Boeing delivered 117 commercial jets in the third quarter, bringing year-to-date deliveries to 359. Year-to-date orders are for 475 jets, with a backlog that grew 9 percent in the quarter to $83 billion. "Incoming order levels remain healthy at a level roughly equivalent to approximately 8 percent of the installed base, which indicates that airlines are not over-ordering," said Toomey.

Boeing's space and communications division reported an operating loss of $14 million for the quarter, due to heavy research and development spending on the Delta IV rocket program and Connexion (on-board broadband Internet for commercial planes). Toomey said he now forecasts relatively flat growth for the division over the next couple years due to a soft launch market.

Commercials deliveries in 2001 will remain strong, increasing to 530 jets. "With a sustained higher level of commercial deliveries and margins, we now believe Boeing can sustain EPS growth of approximately 20 percent during the next three years and very strong free cash flow," he said.




Paccar, Inc.
(PCAR, $41)

52-week high: $54.25
52-week low: $36.25

Neutral. The truck maker and parts distributor this week reported third quarter earnings that exceeded analysts expectations. But, while there is limited downside to the stock, Laurel Johnson of Dain Rauscher said she sees a lack of upside catalyst in the near term.

Paccar reported net income of $93.1 million for the quarter, compared with $144.7 million for Q399. For the first nine months of 2000, sales were $5.9 billion versus $6.4 billion for the comparable period in 1999.

CEO Mark C. Pigott called the truck market in North America "very challenging," noting that industry orders for new trucks in the U.S. and Canada are the lowest since 1996.

Johnson cited negatives such as excess used truck inventories, continuing weak used truck prices and below-trend retail sales. "During the quarter, we estimate that North America revenue declined by more than 40 percent, reflecting production declines of a similar magnitude," she said. At the same time, she noted that Paccar's European business has reached record sales levels this year.

"The market has been impacted in 2000 by a combination of rising diesel fuel prices, rising trucker insurance rates, flattening growth in fright volumes, weak used truck prices and continuing fallout of an inventory glut," she said.
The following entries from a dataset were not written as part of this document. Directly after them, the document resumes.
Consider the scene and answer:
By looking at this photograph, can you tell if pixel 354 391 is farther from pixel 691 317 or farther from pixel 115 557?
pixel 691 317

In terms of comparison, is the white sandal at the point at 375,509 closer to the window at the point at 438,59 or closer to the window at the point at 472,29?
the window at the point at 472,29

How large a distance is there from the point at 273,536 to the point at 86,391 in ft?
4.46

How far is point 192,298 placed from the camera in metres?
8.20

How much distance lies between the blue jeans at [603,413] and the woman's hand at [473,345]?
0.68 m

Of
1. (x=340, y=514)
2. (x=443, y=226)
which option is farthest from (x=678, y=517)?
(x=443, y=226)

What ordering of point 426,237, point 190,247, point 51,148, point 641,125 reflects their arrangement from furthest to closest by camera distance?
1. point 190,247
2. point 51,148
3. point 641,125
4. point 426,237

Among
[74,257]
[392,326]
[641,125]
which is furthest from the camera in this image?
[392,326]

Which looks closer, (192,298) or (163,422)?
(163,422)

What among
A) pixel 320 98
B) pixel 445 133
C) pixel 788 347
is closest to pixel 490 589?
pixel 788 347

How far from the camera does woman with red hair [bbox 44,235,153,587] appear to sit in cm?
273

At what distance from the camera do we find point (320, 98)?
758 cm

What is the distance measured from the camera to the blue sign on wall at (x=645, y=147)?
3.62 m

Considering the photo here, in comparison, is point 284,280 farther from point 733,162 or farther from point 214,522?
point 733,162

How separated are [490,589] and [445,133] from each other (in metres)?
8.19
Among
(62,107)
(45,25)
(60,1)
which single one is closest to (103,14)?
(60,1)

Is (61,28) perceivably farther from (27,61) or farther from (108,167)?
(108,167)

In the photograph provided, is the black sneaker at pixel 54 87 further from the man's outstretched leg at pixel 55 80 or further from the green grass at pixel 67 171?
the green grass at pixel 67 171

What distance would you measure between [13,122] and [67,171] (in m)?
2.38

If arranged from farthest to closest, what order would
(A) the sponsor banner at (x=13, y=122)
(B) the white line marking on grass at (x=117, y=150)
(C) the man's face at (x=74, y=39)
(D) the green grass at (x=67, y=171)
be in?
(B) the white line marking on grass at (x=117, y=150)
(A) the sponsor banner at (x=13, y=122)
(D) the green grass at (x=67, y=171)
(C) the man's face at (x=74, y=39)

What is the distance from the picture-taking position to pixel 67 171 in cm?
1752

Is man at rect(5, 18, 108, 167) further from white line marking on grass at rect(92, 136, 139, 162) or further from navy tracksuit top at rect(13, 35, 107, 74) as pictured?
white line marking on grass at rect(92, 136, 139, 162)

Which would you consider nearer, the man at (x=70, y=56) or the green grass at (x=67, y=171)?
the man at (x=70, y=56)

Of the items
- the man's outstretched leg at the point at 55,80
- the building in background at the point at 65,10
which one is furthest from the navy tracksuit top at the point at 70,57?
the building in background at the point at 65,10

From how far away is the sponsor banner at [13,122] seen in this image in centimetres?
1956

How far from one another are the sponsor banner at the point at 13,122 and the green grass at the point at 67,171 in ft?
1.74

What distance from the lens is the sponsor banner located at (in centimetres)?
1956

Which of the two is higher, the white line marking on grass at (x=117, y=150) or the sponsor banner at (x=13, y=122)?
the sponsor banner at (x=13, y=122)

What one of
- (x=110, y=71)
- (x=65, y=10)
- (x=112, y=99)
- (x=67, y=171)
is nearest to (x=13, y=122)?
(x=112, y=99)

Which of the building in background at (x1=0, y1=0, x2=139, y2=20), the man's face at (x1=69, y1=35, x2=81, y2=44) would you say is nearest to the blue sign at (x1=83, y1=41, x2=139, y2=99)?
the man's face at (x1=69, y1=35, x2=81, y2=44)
Johnson noted that the stock remains undervalued and may turnaround by fall 2001 with the help of lower interest rates and once inventory issues are resolved.




Starbucks
(SBUX, $41)

52-week high: $45.25
52-week low: $21.37

Buy. At an analyst conference Thursday, Starbucks reiterated its revenue growth target of 25 percent per year through 2005, with a global target of 10,000 stores by 2005.

Starbucks president Orin Smith said the company had "dramatically underestimated the size of the global market, including the number of points of distribution and the power of the Starbucks brand."

Mark Kalinowski of Salomon Smith Barney said he expects Starbucks to report EPS of 22 cents on Nov. 16.

Company officials said Starbucks has the potential to grow the North American retail store base from approximately 3,000 locations to eventually 7,000 to 10,000 locations. Paul Davis, president of North America operations, said the 10,000 figure is "long-term" and in 2001 the company will add 400 licensed locations and 450 company-operated locations in the North America. Internationally, the company currently has 545 stores, and 3,000 in North America. Officials expect revenues of $6.6 billion in 2005.

"Momentum on the North American retail front remains strong, with same-store sales the last two months coming in at 10 percent," said Kalinowski. While he said some investors have expressed fears the company will not meet its unit growth targets, "the company's track record in this regard is the best indicator that it can stay on the right path."

He reiterated his "buy" recommendation on the stock, with a 12-month target of $50.